Recently, in some newspaper reports, the Secretary General of the National Union of Electricity of Employees, Comrade Joe Ajaero has accused the Accountant General of the Federation, Ahmed Idris of complicity and delay in the said payment. Ajaero maintained that payment schedules for batches 14, 15 and 36 were on the Accountant General’s table for over six months but he failed to act on it with dispatch they deserved. In a letter to the Director General of Bureau of Public Enterprises, BPE, dated August 14, NUEE through its General Secretary, Joe Ajaero, expressed disappointment over the protracted issue and warned that the union was being pushed to the limit over the unpaid benefits.
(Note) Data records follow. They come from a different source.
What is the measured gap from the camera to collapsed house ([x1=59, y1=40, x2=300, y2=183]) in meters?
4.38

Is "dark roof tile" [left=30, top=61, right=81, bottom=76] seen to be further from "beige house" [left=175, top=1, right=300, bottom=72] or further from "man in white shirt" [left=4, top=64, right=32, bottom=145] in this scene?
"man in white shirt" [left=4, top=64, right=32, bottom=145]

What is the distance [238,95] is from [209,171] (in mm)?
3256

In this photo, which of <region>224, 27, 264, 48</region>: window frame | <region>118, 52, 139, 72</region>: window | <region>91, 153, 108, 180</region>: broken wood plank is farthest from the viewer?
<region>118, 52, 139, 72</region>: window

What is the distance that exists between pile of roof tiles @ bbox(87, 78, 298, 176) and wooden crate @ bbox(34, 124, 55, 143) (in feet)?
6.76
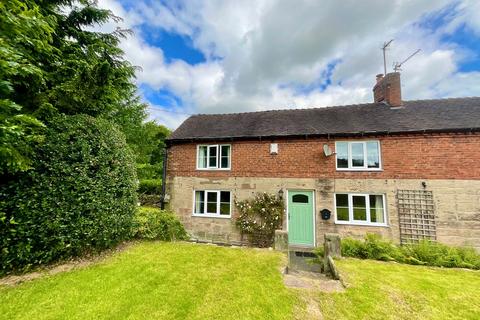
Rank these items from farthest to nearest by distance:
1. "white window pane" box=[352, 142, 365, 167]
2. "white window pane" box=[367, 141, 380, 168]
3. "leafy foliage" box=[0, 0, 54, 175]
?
"white window pane" box=[352, 142, 365, 167] < "white window pane" box=[367, 141, 380, 168] < "leafy foliage" box=[0, 0, 54, 175]

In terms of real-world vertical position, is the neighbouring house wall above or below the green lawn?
above

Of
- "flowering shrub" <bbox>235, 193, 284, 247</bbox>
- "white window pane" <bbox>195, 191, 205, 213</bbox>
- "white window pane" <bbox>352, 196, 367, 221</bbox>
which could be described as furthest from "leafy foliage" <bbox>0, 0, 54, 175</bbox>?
"white window pane" <bbox>352, 196, 367, 221</bbox>

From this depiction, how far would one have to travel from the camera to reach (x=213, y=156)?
38.8ft

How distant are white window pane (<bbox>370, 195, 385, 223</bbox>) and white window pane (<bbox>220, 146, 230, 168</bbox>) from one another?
24.2ft

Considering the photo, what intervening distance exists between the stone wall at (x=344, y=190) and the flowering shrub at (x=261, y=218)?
1.32 feet

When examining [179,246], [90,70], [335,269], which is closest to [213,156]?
[179,246]

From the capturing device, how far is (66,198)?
5.32 metres

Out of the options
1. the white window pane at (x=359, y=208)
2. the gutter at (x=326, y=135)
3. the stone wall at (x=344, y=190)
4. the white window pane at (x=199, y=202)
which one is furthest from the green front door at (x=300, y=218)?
the white window pane at (x=199, y=202)

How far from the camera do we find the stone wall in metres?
8.59

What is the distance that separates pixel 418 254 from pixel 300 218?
4.47 metres

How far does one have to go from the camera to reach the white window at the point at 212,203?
441 inches

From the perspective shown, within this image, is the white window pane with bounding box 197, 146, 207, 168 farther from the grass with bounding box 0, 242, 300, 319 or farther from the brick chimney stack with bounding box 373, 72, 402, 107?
the brick chimney stack with bounding box 373, 72, 402, 107

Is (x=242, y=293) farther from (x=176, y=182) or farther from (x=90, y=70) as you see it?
(x=176, y=182)

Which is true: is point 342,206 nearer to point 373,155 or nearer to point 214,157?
point 373,155
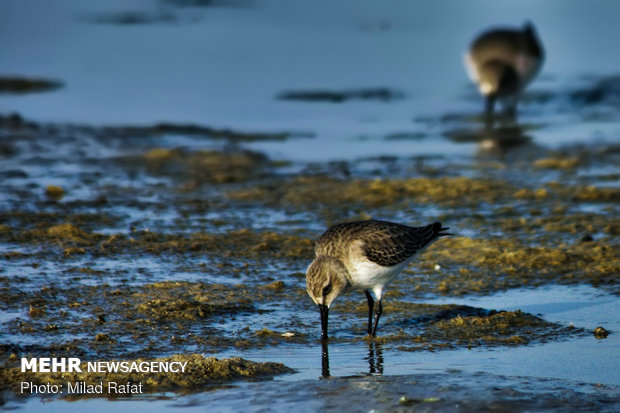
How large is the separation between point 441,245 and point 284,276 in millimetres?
1448

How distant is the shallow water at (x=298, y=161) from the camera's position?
235 inches

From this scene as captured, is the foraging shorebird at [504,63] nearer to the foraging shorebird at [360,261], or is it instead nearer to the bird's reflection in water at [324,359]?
the foraging shorebird at [360,261]

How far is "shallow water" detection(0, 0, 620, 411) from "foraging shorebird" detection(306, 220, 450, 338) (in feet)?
0.68

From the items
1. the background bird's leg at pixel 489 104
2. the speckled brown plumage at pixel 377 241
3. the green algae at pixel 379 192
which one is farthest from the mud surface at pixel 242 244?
the background bird's leg at pixel 489 104

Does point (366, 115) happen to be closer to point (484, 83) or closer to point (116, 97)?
point (484, 83)

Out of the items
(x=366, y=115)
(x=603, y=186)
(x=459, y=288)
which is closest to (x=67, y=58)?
(x=366, y=115)

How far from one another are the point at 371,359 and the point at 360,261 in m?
0.83

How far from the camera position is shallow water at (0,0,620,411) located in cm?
596

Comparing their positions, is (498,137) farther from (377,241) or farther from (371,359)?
(371,359)

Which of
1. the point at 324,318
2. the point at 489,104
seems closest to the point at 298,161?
the point at 489,104

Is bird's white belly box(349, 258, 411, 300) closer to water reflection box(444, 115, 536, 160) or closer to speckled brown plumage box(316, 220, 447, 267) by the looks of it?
speckled brown plumage box(316, 220, 447, 267)

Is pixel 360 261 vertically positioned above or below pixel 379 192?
below

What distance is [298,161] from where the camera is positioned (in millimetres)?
11906

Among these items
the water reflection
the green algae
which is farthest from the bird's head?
the water reflection
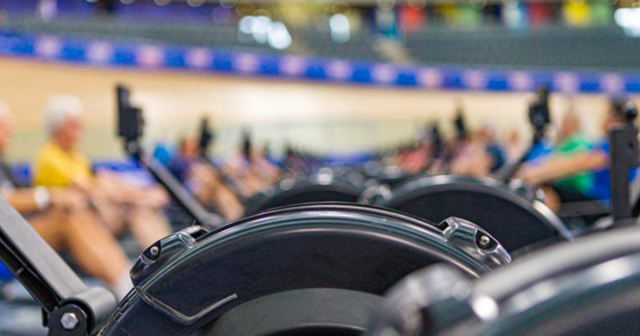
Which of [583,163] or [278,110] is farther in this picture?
[278,110]

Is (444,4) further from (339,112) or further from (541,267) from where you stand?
→ (541,267)

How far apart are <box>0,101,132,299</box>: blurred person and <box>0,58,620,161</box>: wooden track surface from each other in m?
5.51

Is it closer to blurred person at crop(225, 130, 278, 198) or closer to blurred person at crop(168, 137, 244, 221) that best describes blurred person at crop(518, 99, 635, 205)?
blurred person at crop(168, 137, 244, 221)

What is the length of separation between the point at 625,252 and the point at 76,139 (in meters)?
3.34

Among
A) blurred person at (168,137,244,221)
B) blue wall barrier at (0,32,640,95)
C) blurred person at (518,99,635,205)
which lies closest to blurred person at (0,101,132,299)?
blurred person at (518,99,635,205)

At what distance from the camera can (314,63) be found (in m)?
13.0

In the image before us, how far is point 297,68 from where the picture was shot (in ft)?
41.6

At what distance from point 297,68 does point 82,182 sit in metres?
9.77

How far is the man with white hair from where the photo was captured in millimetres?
3158

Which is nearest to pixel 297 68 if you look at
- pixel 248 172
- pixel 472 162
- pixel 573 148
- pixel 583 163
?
pixel 248 172

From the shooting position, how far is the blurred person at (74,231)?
262 cm

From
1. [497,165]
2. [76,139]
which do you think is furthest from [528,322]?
[497,165]

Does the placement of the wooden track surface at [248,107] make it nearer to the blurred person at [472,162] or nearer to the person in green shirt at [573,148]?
the blurred person at [472,162]

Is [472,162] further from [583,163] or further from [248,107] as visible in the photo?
[248,107]
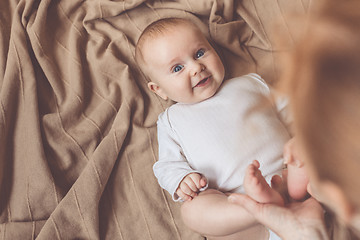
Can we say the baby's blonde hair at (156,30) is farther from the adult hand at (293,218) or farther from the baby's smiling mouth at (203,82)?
the adult hand at (293,218)

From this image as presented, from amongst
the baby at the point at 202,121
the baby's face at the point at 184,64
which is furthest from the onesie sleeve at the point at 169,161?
the baby's face at the point at 184,64

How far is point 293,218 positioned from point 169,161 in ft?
1.48

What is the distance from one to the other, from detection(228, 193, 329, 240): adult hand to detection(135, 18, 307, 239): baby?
8.1 inches

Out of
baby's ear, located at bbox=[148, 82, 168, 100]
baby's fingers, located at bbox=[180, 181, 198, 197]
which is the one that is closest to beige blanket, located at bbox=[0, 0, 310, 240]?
baby's ear, located at bbox=[148, 82, 168, 100]

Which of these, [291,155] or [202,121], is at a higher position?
[291,155]

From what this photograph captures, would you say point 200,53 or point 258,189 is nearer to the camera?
point 258,189

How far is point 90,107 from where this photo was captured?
1.19 meters

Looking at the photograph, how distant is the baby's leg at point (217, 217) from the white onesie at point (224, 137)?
79 millimetres

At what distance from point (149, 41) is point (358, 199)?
809 millimetres

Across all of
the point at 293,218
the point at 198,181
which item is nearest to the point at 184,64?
the point at 198,181

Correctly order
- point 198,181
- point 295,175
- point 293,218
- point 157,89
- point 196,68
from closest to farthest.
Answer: point 293,218
point 295,175
point 198,181
point 196,68
point 157,89

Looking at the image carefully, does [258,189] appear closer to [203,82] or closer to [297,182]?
[297,182]

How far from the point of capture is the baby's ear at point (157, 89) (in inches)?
44.9

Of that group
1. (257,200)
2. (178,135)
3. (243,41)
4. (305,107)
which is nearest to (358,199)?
(305,107)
NUEE letter reads in part: “We want to put it on record that the technical working group (TWG) has since concluded their job and nothing in terms of settlement of the delayed exit entitlement has been recorded so far. The union is unhappy that your organisation has not arranged the update since the TWG was inaugurated in March, 2018.
“It is disheartening to note that five years after privatisation, people are still being owed severance and other exit benefits. Many have gone to the great beyond waiting for these legitimate entitlements. We are tired of the unending wait while the aggrieved and deprived beneficiaries continued to flood our office with their complaints.” It added that “We hope that needful steps will be taken to effect full payments of all the outstanding benefits without further delay.”
Meanwhile, investigation revealed that the Accountant General of the Federation, AG, has been stalling payment of benefits of some of affected staff despite being cleared and the names forwarded to the AGF by BPE with details of benefits. In fact, it was discovered that since August 1, the BPE has sent three letters to the AG detailing individual benefits and total amount needed to pay the benefits of the affected workers and former workers termed ‘batch 14, 15 and 36.” Ajaero’s outburst was a reflection of the growing frustration and haplessness among the generality of ex-PHCN staff who now hung their fate in the Almighty. Government should take this accusation seriously and treat it with the urgency it deserves.
This piece is a passionate appeal to President Muhammadu Buhari and Osinbajo who is the chairman, National Council on Privatisation to as a matter of urgency wade into this matter for a labourer deserves his full wage. “Justice will not be served until those who are unaffected are as outraged as those who are.” – Benjamin Franklin.
Eze is a media and communications specialist and the publisher, thenewinsightng.